▸ ESTRATTO DEL TESTO:
****
Società Sportiva Calcio Napoli (SSC Napoli) valuta l’ipotesi di passare a una difesa a tre per la partita di Serie A contro l’Inter, con implicazioni decisive soprattutto per il rendimento offensivo.

La scelta del modulo non nasce in un vuoto tattico: contro una squadra fisica e potente come l’Inter, una linea a tre è proposta per riequilibrare la fase difensiva, chiudere i mezzi spazi e mettere più uomini tra palla e porta. Ma il cambio è qualcosa di più che una semplice aggiunta di un centrale: modifica le geometrie offensive di partenza e la natura stessa delle sovrapposizioni dei terzini.

Il primo elemento da considerare è come questo schema potrebbe influire su Victor Osimhen. In un sistema con tre difensori e due esterni larghi, il nigeriano vedrebbe cambiare la qualità degli spazi alle sue spalle e i corridoi in cui attaccare. Se i wingback salgono con continuità, creano linee di passaggio laterali e forzano gli avversari a allargarsi, lasciando più aree centrali pulite dove un attaccante fisico e rapido come Osimhen può sfruttare cross profondi e lanci in verticale. Allo stesso tempo, una maggiore dipendenza dalle sovrapposizioni rischia di ridurre il numero di traversoni immediati se gli esterni vengono presi d’infilata o devono schermare in fase difensiva.

Il ruolo dei terzini diventa centrale: non più semplici laterali ma ali a tutto campo, chiamate a creare superiorità numerica sul fondo e a rientrare per proteggere il fianco. Per funzionare, servono tempi di corsa sincronizzati con le mezzali che si sovrappongono al centro, offrendo a Osimhen un continuo supply di palle negli ultimi 30 metri. Senza questa intesa, il centravanti rischia di ritrovarsi isolato tra difensori a tre, con meno appoggi per giocare di sponda e penalizzato nelle combinazioni strette.
****
▸ OBIETTIVO DEL COMPITO:
Prosegui l'articolo sulla possibile difesa a tre del Napoli contro l'Inter a partire dalla sua ultima frase.

▸ DATI GREZZI:
****
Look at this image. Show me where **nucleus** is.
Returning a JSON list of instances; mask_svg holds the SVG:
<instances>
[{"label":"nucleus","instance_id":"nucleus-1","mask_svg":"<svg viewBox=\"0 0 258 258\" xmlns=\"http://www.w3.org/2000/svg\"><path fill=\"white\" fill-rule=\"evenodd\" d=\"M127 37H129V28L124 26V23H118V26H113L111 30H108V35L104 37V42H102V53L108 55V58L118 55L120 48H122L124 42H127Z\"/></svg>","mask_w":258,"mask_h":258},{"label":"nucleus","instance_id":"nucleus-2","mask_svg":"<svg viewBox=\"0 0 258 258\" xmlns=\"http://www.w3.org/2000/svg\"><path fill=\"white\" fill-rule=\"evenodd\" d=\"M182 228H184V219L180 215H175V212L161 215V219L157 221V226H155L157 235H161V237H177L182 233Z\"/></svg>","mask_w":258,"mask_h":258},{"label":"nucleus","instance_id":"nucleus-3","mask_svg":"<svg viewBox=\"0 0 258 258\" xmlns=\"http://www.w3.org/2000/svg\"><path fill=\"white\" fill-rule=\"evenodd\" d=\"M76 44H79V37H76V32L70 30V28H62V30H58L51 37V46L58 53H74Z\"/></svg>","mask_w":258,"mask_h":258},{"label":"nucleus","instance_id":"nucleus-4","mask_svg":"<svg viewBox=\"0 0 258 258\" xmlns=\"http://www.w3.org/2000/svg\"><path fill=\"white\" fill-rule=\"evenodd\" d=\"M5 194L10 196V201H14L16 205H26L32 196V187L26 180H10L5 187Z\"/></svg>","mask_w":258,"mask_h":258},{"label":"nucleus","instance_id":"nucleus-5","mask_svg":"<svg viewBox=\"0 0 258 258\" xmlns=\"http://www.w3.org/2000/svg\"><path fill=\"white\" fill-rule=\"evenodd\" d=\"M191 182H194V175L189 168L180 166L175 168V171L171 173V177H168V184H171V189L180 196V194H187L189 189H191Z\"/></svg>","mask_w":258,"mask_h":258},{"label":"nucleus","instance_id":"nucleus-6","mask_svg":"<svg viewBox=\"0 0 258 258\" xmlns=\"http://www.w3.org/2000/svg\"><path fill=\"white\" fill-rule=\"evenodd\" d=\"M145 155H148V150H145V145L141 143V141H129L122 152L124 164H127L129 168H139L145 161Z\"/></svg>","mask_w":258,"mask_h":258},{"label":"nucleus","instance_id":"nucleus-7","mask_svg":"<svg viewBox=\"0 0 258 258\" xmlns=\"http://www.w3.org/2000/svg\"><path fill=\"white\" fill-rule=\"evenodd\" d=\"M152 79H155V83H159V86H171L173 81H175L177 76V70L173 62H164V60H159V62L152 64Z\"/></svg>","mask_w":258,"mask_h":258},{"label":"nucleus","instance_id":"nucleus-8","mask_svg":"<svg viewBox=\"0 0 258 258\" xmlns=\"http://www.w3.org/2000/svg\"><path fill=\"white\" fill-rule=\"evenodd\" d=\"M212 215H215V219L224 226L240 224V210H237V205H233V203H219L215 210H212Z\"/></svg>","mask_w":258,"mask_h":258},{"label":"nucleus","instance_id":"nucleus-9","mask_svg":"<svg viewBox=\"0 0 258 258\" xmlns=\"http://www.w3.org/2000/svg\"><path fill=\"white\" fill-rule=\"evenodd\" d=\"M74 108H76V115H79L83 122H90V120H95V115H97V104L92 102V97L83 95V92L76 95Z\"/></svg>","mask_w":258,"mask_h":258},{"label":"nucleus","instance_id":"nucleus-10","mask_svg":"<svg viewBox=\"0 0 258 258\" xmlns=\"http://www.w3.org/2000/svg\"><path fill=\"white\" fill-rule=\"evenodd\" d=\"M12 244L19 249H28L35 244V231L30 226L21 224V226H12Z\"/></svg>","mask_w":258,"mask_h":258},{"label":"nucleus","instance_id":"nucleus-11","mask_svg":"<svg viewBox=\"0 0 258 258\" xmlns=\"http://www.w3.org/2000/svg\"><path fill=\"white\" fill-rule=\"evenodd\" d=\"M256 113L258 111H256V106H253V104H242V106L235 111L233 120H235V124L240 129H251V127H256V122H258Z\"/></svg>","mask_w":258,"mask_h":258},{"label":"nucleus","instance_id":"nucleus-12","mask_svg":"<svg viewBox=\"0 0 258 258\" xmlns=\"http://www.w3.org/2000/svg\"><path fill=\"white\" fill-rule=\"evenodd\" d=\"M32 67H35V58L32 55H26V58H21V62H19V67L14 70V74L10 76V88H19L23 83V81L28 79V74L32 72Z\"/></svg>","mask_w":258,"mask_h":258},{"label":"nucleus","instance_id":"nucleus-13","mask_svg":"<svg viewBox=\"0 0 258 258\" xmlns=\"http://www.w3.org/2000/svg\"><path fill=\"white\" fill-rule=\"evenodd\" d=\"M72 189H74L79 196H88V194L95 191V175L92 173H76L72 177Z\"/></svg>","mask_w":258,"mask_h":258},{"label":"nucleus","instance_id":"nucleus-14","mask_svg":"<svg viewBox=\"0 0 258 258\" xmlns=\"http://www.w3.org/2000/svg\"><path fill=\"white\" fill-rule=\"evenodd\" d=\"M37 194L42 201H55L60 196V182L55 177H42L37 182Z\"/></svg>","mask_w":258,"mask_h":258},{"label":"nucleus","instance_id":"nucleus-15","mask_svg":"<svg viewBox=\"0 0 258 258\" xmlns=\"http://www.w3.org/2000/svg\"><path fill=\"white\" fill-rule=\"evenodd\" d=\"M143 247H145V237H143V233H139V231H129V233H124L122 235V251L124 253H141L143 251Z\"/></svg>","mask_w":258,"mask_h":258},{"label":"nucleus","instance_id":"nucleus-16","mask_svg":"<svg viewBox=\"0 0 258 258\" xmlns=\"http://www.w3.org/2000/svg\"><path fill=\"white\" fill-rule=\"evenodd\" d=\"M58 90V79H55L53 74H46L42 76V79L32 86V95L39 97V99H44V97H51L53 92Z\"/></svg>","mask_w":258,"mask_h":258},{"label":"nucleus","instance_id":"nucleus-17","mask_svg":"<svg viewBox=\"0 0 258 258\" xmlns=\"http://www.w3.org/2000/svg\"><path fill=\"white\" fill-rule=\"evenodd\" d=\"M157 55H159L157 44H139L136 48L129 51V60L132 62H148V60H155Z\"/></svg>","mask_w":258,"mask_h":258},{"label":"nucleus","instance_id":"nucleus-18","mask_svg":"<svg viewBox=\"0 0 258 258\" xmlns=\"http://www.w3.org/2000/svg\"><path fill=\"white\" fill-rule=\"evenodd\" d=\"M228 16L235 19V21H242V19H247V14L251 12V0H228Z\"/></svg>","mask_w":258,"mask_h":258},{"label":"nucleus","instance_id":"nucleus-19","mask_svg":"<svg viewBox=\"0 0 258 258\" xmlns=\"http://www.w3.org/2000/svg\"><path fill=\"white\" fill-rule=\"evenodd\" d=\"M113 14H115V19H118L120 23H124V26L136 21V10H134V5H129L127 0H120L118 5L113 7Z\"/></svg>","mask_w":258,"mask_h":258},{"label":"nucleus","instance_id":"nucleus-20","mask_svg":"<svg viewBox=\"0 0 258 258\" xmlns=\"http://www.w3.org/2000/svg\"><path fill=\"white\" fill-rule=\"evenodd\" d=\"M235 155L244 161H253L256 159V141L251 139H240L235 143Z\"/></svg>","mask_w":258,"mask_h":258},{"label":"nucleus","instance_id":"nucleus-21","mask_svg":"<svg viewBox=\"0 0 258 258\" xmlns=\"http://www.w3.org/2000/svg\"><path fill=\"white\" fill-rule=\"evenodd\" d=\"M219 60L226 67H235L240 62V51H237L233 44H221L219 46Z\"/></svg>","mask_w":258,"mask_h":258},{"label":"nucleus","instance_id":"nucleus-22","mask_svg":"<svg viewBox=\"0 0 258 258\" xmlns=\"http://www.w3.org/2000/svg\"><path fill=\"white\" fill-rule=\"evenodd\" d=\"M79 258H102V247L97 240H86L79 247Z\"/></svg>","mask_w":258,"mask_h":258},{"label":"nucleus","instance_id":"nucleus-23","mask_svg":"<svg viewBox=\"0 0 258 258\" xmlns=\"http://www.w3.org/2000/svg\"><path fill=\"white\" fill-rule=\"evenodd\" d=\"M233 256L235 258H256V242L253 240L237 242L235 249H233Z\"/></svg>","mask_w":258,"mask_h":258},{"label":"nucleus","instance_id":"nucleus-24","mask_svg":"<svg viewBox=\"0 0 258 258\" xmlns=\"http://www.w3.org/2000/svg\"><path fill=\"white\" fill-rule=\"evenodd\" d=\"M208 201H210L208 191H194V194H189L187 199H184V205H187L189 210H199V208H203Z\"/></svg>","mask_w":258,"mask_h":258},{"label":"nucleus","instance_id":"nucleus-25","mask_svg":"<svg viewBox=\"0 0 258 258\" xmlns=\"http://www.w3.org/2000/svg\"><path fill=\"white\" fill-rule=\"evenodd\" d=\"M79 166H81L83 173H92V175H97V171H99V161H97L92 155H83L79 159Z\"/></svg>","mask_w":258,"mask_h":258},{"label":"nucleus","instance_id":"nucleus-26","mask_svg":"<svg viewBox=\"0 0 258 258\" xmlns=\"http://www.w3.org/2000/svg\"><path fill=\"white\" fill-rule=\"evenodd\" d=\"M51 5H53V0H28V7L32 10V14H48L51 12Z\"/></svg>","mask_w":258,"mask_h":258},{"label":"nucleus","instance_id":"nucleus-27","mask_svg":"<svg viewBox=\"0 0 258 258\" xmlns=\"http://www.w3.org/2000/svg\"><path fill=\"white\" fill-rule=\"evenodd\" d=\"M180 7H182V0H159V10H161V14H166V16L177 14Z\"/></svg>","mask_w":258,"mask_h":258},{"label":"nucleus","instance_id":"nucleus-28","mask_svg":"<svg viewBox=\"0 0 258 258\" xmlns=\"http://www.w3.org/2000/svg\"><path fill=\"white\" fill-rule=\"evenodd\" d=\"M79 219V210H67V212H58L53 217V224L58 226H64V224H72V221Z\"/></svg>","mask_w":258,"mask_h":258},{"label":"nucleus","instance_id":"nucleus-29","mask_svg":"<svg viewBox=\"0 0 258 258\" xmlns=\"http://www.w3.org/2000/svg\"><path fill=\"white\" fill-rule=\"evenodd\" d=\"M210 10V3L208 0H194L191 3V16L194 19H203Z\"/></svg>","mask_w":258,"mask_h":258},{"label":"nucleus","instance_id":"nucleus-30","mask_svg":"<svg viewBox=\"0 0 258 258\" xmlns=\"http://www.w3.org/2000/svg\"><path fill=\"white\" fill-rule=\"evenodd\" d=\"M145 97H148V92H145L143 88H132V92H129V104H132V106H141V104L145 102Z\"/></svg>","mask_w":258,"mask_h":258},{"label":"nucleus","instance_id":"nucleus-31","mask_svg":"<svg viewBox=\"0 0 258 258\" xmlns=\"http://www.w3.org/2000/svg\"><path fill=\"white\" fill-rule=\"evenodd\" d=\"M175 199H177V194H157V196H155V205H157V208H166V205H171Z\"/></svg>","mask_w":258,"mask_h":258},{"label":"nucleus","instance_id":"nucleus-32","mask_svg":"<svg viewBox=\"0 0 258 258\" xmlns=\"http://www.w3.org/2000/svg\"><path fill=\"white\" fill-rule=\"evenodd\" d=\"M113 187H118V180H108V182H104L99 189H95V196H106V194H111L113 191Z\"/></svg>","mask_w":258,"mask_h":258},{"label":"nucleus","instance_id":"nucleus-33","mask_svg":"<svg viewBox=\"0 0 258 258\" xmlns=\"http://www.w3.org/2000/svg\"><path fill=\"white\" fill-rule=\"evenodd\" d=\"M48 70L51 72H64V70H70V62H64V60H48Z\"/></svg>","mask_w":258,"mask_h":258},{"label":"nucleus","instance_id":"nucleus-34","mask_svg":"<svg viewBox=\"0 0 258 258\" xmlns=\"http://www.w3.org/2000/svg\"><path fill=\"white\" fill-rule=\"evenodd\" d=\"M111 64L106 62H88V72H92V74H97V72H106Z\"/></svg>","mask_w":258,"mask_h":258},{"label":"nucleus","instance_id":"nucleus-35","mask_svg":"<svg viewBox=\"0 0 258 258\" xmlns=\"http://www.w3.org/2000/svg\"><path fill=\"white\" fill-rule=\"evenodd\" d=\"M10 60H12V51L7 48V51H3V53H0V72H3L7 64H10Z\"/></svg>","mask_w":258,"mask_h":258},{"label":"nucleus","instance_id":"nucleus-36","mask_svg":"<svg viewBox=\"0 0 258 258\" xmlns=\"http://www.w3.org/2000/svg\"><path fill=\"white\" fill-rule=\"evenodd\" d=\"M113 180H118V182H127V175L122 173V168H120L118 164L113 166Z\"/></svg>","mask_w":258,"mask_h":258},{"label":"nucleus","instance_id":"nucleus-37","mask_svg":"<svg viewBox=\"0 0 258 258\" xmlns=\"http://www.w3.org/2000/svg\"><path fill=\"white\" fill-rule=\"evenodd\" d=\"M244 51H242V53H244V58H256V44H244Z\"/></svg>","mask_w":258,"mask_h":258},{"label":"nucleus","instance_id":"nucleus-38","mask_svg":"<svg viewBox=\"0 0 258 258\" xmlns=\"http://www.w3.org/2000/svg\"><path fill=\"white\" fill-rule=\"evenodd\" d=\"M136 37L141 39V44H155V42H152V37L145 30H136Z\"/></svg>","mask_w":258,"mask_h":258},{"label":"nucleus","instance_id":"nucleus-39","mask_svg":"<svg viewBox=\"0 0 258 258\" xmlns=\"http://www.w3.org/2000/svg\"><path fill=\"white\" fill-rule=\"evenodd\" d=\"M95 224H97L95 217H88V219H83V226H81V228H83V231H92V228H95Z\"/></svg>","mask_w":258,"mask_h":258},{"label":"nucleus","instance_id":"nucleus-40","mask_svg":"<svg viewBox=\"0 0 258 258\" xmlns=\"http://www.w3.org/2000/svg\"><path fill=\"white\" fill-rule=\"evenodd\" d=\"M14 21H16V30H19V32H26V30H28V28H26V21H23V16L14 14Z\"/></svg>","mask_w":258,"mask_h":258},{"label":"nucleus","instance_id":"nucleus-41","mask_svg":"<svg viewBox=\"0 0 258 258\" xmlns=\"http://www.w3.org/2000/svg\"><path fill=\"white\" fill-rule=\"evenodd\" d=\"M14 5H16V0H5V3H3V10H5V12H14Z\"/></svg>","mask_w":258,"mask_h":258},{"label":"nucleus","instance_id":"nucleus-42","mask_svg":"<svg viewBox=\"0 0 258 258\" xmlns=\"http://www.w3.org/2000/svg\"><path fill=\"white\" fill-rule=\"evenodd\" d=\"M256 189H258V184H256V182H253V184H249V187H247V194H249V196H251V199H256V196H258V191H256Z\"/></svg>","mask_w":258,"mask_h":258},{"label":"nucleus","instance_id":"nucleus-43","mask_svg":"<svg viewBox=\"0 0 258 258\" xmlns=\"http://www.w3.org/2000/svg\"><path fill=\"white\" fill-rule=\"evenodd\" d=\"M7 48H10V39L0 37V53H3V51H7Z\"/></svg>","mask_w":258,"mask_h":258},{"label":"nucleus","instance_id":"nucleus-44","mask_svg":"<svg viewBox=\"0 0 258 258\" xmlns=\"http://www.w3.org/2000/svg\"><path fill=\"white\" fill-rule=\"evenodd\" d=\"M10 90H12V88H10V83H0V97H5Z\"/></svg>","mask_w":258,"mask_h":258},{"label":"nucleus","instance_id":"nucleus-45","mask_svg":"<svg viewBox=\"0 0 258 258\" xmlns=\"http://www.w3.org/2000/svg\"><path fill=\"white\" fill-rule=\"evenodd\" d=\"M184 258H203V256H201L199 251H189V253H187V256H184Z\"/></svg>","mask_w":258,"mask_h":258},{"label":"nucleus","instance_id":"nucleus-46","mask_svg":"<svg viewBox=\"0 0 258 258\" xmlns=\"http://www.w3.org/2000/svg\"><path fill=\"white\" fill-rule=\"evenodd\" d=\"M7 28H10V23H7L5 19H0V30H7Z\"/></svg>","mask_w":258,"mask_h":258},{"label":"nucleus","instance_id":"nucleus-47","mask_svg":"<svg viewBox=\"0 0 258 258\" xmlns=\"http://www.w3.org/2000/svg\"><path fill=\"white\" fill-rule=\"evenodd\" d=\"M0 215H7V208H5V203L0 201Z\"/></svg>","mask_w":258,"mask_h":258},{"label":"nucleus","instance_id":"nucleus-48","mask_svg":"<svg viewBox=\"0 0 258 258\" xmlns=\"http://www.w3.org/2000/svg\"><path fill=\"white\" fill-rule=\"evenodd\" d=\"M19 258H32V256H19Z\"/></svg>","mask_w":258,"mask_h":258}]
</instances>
****
▸ RISPOSTA AL COMPITO:
Infine la pressione alta: con una difesa a tre il Napoli può alzare la linea e stringere il campo, elemento utile per soffocare la costruzione bassa dell’Inter. Ma la coperta è corta: i triangoli tra i due centrocampisti, i wingback e Osimhen devono essere organizzati per evitare pericolose transizioni alle spalle dei terzini. La pressione deve diventare armonica e non frenetica, con trigger chiari per intercettare la prima uscita avversaria e trasformarla rapidamente in occasione.

Il vero interesse tattico non è tanto la novità del modulo, quanto la sua capacità di valorizzare ciò che Napoli ha di più unico: un attaccante centrale stile riferimento e terzini capaci di trasformarsi in uomini-assist. Se provata con intelligenza al Centro Tecnico di Castel Volturno nei giorni che precedono la sfida, e applicata con disciplina allo Stadio Diego Armando Maradona, la difesa a tre può diventare uno strumento per esaltare Osimhen e mettere in difficoltà l’Inter. Ma il prezzo dell’azzardo tecnico sarà pagato in attenzione collettiva e capacità di non concedere il contropiede.